Task statement >> Rename "wooden fence post" to "timber fence post" throughout the rows below, leaving everything else unchanged. Omit the pictures from your output.
------ Given information
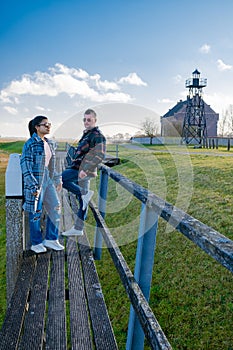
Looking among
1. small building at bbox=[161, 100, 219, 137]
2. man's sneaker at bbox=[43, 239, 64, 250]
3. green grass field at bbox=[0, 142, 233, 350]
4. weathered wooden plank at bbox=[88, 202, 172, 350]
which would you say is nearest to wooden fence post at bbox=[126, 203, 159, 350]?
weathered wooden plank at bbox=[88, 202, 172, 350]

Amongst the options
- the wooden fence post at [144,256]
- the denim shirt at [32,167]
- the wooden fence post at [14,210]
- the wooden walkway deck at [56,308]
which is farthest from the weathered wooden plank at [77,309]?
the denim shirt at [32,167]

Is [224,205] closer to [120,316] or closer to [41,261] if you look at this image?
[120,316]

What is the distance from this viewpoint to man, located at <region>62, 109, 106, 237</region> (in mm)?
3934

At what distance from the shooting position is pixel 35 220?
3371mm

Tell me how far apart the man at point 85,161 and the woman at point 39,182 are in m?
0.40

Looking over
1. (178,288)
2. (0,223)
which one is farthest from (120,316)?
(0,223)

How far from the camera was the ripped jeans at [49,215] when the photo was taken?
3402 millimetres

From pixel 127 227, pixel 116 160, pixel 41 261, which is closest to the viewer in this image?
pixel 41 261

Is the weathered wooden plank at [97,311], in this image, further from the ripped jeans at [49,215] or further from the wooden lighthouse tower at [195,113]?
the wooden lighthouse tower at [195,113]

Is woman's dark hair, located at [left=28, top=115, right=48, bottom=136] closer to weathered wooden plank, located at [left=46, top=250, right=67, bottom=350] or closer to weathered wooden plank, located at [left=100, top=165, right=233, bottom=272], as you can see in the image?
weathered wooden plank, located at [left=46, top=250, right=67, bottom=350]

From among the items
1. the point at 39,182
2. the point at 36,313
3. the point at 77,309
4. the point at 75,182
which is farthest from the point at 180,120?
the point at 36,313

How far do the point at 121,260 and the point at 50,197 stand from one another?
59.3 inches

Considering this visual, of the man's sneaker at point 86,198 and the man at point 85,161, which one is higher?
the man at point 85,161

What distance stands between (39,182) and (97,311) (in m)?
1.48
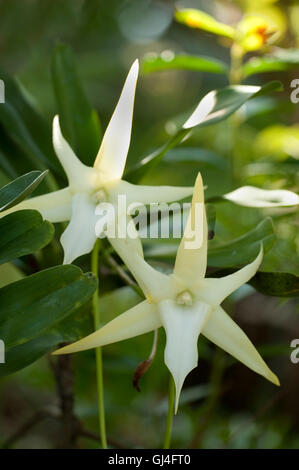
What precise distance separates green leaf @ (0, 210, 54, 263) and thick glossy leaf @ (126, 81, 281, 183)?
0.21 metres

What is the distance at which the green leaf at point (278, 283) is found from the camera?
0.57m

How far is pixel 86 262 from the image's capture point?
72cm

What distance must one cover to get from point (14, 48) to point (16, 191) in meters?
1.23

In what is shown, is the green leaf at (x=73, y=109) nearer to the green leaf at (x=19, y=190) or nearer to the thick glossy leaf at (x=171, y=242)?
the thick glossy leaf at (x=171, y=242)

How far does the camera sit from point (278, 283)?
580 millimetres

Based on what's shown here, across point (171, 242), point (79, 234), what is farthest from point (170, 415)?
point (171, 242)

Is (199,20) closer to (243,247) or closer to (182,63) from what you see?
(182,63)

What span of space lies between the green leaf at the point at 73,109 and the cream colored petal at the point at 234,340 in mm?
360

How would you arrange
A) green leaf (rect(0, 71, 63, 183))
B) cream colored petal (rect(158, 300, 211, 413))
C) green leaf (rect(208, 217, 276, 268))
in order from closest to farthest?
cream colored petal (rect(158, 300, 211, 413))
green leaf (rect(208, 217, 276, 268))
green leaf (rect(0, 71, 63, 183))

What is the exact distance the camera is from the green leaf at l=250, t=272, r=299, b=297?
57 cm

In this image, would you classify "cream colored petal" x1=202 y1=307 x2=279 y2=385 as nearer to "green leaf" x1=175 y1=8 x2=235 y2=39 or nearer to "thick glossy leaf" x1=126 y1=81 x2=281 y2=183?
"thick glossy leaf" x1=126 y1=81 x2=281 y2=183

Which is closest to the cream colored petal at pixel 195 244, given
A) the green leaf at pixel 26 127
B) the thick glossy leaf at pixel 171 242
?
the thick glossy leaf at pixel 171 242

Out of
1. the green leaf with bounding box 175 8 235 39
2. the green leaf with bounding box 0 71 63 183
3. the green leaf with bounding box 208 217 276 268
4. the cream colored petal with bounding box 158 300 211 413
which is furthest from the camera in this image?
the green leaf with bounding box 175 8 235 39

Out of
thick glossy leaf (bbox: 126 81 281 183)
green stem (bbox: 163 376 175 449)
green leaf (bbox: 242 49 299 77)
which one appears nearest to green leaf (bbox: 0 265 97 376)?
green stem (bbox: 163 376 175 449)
------------
The output >>
Looking among
1. small building at bbox=[161, 100, 219, 137]
2. man's sneaker at bbox=[43, 239, 64, 250]
3. green grass field at bbox=[0, 142, 233, 350]
4. weathered wooden plank at bbox=[88, 202, 172, 350]
which would you say is nearest to timber fence post at bbox=[126, 203, 159, 350]?
weathered wooden plank at bbox=[88, 202, 172, 350]

Amongst the options
- the timber fence post at [144,256]
- the denim shirt at [32,167]
- the timber fence post at [14,210]
- the wooden walkway deck at [56,308]
which is farthest from the weathered wooden plank at [77,309]?
the denim shirt at [32,167]

Is [224,205] closer to [120,316] or closer to [41,261] if you look at this image?
[120,316]

What is the distance from this viewpoint to man, located at <region>62, 109, 106, 237</region> (in mm)?
3934

At what distance from the shooting position is pixel 35 220?
3371mm

Tell me how far apart the man at point 85,161 and the woman at point 39,182 are in m?
0.40

Looking over
1. (178,288)
2. (0,223)
which one is farthest from (120,316)?
(0,223)

How far from the camera was the ripped jeans at [49,215] when the photo was taken?
3402 millimetres

From pixel 127 227, pixel 116 160, pixel 41 261, which is closest to the viewer in this image?
pixel 41 261

Is the weathered wooden plank at [97,311], in this image, further from the ripped jeans at [49,215] or further from the wooden lighthouse tower at [195,113]?
the wooden lighthouse tower at [195,113]

Is woman's dark hair, located at [left=28, top=115, right=48, bottom=136] closer to weathered wooden plank, located at [left=46, top=250, right=67, bottom=350] or closer to weathered wooden plank, located at [left=100, top=165, right=233, bottom=272], as you can see in the image?
weathered wooden plank, located at [left=46, top=250, right=67, bottom=350]

From among the items
1. the point at 39,182
2. the point at 36,313
3. the point at 77,309
4. the point at 75,182
which is farthest from the point at 180,120?
the point at 36,313

How far do the point at 121,260 and the point at 50,197 stand from one another?
59.3 inches

Considering this visual, of the man's sneaker at point 86,198 and the man at point 85,161, which one is higher?
the man at point 85,161

What distance stands between (39,182) and (97,311) (in m)?
1.48
What precise distance separates green leaf @ (0, 210, 54, 263) and thick glossy leaf @ (126, 81, 281, 183)?
0.21 metres

What is the distance at which the green leaf at point (278, 283) is found from the camera?
0.57m

How far is pixel 86 262 from the image's capture point?
72cm

What distance must one cover to get from point (14, 48) to point (16, 191) in meters?
1.23

In what is shown, is the green leaf at (x=73, y=109) nearer to the green leaf at (x=19, y=190) or nearer to the thick glossy leaf at (x=171, y=242)?
the thick glossy leaf at (x=171, y=242)

How far does the camera sit from point (278, 283)?
580 millimetres

Based on what's shown here, across point (171, 242), point (79, 234), what is farthest from point (170, 415)?
point (171, 242)

Is (199,20) closer to (243,247) or closer to (182,63) from what you see?
(182,63)

What span of space lies between the green leaf at the point at 73,109 and the cream colored petal at the point at 234,340 in mm?
360

How would you arrange
A) green leaf (rect(0, 71, 63, 183))
B) cream colored petal (rect(158, 300, 211, 413))
C) green leaf (rect(208, 217, 276, 268))
in order from closest to farthest?
cream colored petal (rect(158, 300, 211, 413))
green leaf (rect(208, 217, 276, 268))
green leaf (rect(0, 71, 63, 183))

What is the exact distance the camera is from the green leaf at l=250, t=272, r=299, b=297?
57 cm

In this image, would you classify "cream colored petal" x1=202 y1=307 x2=279 y2=385 as nearer to "green leaf" x1=175 y1=8 x2=235 y2=39 or nearer to "thick glossy leaf" x1=126 y1=81 x2=281 y2=183?
"thick glossy leaf" x1=126 y1=81 x2=281 y2=183

Which is closest to the cream colored petal at pixel 195 244, given
A) the green leaf at pixel 26 127
B) the thick glossy leaf at pixel 171 242
?
the thick glossy leaf at pixel 171 242

Out of
1. the green leaf with bounding box 175 8 235 39
2. the green leaf with bounding box 0 71 63 183
3. the green leaf with bounding box 208 217 276 268
4. the cream colored petal with bounding box 158 300 211 413
which is furthest from the camera in this image?
the green leaf with bounding box 175 8 235 39

Out of
thick glossy leaf (bbox: 126 81 281 183)
green stem (bbox: 163 376 175 449)
green leaf (bbox: 242 49 299 77)
which one appears nearest to green leaf (bbox: 0 265 97 376)?
green stem (bbox: 163 376 175 449)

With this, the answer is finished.